The Key Content (knowledge) for each faith is detailed in the statutory section.  It will be up to the teacher to say how well the pupil has shown their knowledge and understanding and what form of words express this, e.g. ‘needs more practice at…’, ‘is working towards an understanding of…’, ‘has shown clear and repeated understanding of…’, ‘has secured and is ready to master their understanding of…’, etc.

The importance of religious literacy - the knowledge of, and ability to understand, religion - is increasing as globalisation creates greater links and migration between societies of different faiths and cultures. Assessment should enable teachers to be confident that their pupils are developing religious literacy through the provision of sequential learning, driven by age-appropriate expectations. Learning is based on an Enquiry approach, whilst also taking account of the theology of the faith community studied (or equivalent for non-religious worldviews). Engaging with the big concepts of religion will take pupils deeper into their learning than just exploring random key questions.

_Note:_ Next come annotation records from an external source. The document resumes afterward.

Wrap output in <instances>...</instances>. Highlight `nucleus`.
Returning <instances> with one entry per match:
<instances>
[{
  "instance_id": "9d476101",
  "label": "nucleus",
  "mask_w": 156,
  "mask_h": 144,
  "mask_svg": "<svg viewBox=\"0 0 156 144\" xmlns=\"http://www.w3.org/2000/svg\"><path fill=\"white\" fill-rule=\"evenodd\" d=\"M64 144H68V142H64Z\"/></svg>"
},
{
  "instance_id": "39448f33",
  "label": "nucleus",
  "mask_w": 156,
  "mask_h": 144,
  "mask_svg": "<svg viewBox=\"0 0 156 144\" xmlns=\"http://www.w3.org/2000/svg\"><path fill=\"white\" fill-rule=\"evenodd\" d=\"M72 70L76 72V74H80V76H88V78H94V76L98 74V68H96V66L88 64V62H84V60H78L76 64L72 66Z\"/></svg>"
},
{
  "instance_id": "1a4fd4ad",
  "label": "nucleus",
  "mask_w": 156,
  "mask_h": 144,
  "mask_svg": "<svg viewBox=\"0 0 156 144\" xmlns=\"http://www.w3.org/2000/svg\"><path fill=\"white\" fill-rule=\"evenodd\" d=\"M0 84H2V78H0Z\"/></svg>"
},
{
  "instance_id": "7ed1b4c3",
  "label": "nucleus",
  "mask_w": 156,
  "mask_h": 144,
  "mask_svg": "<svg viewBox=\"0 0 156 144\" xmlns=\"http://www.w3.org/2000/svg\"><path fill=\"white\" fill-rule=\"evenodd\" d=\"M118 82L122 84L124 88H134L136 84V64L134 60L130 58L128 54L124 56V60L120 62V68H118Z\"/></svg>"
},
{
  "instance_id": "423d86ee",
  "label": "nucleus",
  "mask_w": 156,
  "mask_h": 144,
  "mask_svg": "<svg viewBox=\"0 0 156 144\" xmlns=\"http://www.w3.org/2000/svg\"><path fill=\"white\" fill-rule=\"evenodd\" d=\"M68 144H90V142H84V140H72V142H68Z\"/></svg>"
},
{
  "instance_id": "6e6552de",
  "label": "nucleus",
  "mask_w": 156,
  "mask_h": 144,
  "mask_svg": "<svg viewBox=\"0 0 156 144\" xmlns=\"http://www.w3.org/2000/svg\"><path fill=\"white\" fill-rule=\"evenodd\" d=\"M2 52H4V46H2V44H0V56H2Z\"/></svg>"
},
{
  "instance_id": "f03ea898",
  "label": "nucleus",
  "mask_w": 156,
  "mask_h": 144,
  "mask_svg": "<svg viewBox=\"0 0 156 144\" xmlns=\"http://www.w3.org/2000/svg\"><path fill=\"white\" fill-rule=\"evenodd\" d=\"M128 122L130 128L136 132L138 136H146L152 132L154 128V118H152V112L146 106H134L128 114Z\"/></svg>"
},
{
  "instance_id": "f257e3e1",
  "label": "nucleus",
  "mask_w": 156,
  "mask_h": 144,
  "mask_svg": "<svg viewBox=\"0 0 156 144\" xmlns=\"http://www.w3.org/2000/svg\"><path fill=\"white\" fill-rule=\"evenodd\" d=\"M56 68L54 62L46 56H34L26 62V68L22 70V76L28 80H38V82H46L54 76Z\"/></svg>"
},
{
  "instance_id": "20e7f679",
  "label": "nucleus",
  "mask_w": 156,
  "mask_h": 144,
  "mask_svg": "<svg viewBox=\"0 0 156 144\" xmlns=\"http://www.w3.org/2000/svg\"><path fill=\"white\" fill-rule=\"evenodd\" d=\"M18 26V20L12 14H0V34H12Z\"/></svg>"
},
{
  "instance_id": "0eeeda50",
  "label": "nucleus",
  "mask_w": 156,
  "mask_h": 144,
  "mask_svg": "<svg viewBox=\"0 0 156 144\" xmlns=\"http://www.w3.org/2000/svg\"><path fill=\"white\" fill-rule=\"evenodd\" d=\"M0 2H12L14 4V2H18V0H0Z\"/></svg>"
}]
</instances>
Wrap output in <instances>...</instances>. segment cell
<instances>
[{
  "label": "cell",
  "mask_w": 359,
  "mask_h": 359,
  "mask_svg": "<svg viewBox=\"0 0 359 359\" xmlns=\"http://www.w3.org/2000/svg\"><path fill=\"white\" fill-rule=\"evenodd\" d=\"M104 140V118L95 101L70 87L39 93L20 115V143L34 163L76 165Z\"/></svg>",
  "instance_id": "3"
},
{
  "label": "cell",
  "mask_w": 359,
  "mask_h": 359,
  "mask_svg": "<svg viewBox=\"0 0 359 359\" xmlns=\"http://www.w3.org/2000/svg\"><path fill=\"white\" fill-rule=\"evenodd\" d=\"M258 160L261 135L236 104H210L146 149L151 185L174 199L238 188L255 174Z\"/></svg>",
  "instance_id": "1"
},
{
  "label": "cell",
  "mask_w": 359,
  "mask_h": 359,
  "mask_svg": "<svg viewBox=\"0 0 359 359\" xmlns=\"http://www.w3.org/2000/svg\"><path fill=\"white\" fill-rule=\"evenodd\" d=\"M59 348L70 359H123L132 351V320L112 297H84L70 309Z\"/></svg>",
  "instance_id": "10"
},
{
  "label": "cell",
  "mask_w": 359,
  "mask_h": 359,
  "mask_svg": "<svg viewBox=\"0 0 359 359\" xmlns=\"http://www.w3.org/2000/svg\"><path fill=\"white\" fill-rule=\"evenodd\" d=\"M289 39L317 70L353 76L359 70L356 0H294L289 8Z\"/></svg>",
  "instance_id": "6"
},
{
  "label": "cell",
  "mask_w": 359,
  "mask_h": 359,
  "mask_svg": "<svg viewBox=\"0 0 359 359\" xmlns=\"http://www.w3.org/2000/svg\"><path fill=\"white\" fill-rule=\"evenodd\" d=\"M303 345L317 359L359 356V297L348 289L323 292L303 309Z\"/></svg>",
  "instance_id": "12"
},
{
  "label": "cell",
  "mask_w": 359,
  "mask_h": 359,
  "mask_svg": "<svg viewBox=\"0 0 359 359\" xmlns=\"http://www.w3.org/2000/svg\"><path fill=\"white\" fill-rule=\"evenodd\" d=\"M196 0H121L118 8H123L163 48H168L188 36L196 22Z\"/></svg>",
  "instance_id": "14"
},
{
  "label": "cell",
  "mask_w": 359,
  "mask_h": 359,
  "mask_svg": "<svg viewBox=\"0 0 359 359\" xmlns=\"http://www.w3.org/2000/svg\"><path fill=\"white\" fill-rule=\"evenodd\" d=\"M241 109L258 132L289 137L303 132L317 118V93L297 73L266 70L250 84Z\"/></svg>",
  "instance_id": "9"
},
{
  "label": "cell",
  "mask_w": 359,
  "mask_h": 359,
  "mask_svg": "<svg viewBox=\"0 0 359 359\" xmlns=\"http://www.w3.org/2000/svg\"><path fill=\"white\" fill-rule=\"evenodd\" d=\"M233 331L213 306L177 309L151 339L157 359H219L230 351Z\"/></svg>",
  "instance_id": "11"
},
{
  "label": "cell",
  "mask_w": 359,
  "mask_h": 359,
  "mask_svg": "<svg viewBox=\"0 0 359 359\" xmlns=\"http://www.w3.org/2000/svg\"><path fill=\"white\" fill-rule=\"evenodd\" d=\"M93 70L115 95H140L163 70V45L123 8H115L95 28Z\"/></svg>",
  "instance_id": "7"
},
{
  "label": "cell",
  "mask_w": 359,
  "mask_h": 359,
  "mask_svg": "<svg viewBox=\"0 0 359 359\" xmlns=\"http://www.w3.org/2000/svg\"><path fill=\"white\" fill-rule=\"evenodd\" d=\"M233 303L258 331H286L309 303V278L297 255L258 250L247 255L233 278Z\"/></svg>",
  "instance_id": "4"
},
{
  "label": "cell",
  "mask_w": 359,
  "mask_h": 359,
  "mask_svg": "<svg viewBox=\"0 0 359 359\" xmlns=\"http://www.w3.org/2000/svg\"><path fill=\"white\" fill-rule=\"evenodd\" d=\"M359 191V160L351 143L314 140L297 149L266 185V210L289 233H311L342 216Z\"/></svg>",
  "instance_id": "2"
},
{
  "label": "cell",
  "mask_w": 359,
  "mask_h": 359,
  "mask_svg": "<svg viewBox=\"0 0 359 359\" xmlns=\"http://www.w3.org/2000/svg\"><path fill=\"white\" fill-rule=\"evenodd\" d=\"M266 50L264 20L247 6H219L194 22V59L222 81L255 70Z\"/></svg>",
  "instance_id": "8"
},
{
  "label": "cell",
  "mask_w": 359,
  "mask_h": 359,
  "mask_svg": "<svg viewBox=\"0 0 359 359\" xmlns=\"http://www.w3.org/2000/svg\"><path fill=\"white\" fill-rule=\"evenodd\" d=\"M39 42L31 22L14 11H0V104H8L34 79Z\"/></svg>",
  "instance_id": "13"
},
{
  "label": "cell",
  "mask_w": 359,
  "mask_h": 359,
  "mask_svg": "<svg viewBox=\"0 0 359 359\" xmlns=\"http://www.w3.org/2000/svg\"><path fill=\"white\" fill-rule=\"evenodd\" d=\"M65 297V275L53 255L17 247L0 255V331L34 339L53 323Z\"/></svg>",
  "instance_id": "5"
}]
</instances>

Assessment in primary schools

Good or outstanding practice is characterised by:

  • planning for each topic which is carefully checked by the subject leader to ensure that work set is appropriate and ensures progression
  • clear skills ‘ladders’ shared with pupils to ensure they understand what they need to do to improve
  • a variety of assessment activities including self- and peer-assessment, project work with peers, talk for learning, responding to teachers’ written comments on post-its and opportunities for oral feedback - clearly identified in teachers’ planning
  • assessment information impacting on planning for the succeeding topic, to reshape the learning
  • a range of monitoring strategies used by the subject leader and senior managers, including book trawls, marking and planning checks and pupil voice, as well as direct observations of teaching and learning to ensure consistency and the assessment of impact on provision
  • portfolios of pupils’ work used to help teachers moderate standards and provide accurate End of Key Stage assessments
  • mechanisms to record evidence of oral contributions
  • a rigorous and detailed assessment policy 
  • practice which includes regular points for formal assessments and the recording of other informal evidence of pupils' progress or the identification of difficulties, or signalling unusually good or perceptive pieces of work.

Assessment in secondary schools

Good or outstanding practice is characterised by:

  • effective baseline and subsequent assessments which are focused on the students’ conceptual understanding across the two attainment targets
  • good use of open-ended questions to assess students’ understanding
  • learning checks linked to lesson objectives and questions which are sufficiently probing to challenge the higher attaining students
  • use of differentiated outcomes when planning units of work to ensure a clear overview of what all, most and some students would be able to achieve in relation to a specific topic
  • regular tracking of students’ attainment and progress and appropriate interventions when they are at risk of underachieving, with the data used well to inform lesson planning
  • effective use of exemplification material and processes of moderation of judgements across the teaching team
  • strong self-assessment opportunities with good use of plenaries to help students reflect on their progress
  • good use of assessment information to adjust subsequent planning to ensure students will be appropriately challenged.